Growing up, Mitch and I would travel a couple a weeks a year to visit dad and Pat. It was exciting going to places like Panama City, fishing with the Ford children, and catching our limit since the “blues” were “running.” The early days of travel to Dallas, Winston Salem, and Newark, NJ, whet my appetite to see places and experience people outside my world. This was another blessing under difficult circumstances.

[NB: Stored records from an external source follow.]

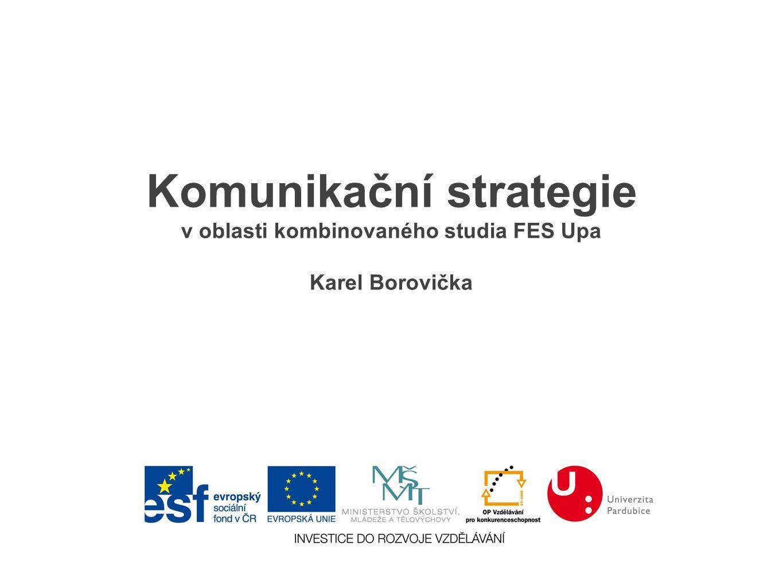 Komunikační strategie v oblasti kombinovaného studia FES Upa Karel Borovička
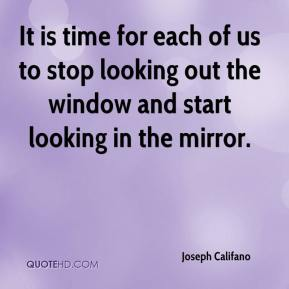 Joseph Califano  - It is time for each of us to stop looking out the window and start looking in the mirror.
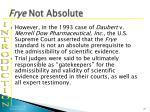 frye not absolute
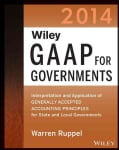 Wiley Gaap for Governments 2014: Interpretation and Application of Generally Accepted Accounting Principles for S... (Paperback)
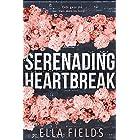 Serenading Heartbreak: A Rockstar Romance
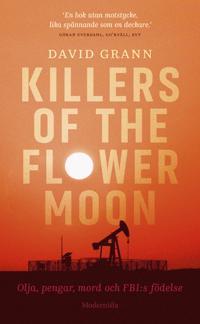 Killers of the flower moon : olja, pengar, mord och FBI:s födelse - David Grann pdf epub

It was hard for dad to share his inner feelings (as it is with most men), however he was compelled that Mitch and I learn from his mistakes from over the years. At age 40 I appreciate much more now his sermon about eating healthy, exercise and avoiding cigarettes. At age five knowing I was a curious and bold young man he lit me one up and had me smoke it. Of course, I turned first green, then pale, and proceeded to toss my cookies. Emotionally and physically I was converted. To this day I have not smoked a cigarette.

My Conversion

When I became a Christian in the spring of 1979, I wanted to express my newfound faith to those who I loved and respected. Some were elated, others unsure and a few thought I was off my rocker. Dad was in the third group. His response was, “son those church people have brainwashed you.” He said, “I have my own way of thinking. Preachers used to come over to our house and preach to me, so don’t preach to me” I learned real quickly, the best thing I could do was live my Christianity before dad by being a good son.

Two years after becoming a Christian, I excitedly told dad I had been called to a vocation of Christian ministry. He deflated my bubble and said, “son there is no money in that career choice, and whatever you do don’t go to Africa as a missionary.” However I could tell, Dad respected and loved me because he believed I would do what I thought was right and do it with a 110% effort.

Relationship Building

As providence would have it, I attended Southwestern Seminary in Fort Worth from 1982-85, the same time dad worked for General Dynamics. Rita and I and Rebekah (8 months old and only grandchild) would go by for regular visits to see dad and Pat. Our church was a mile from their apartment. I felt Dad and I grow much closer during this time. It was eerie how much I saw myself in him and how much he saw himself in me. Though we didn’t always agree, we respected and loved each other.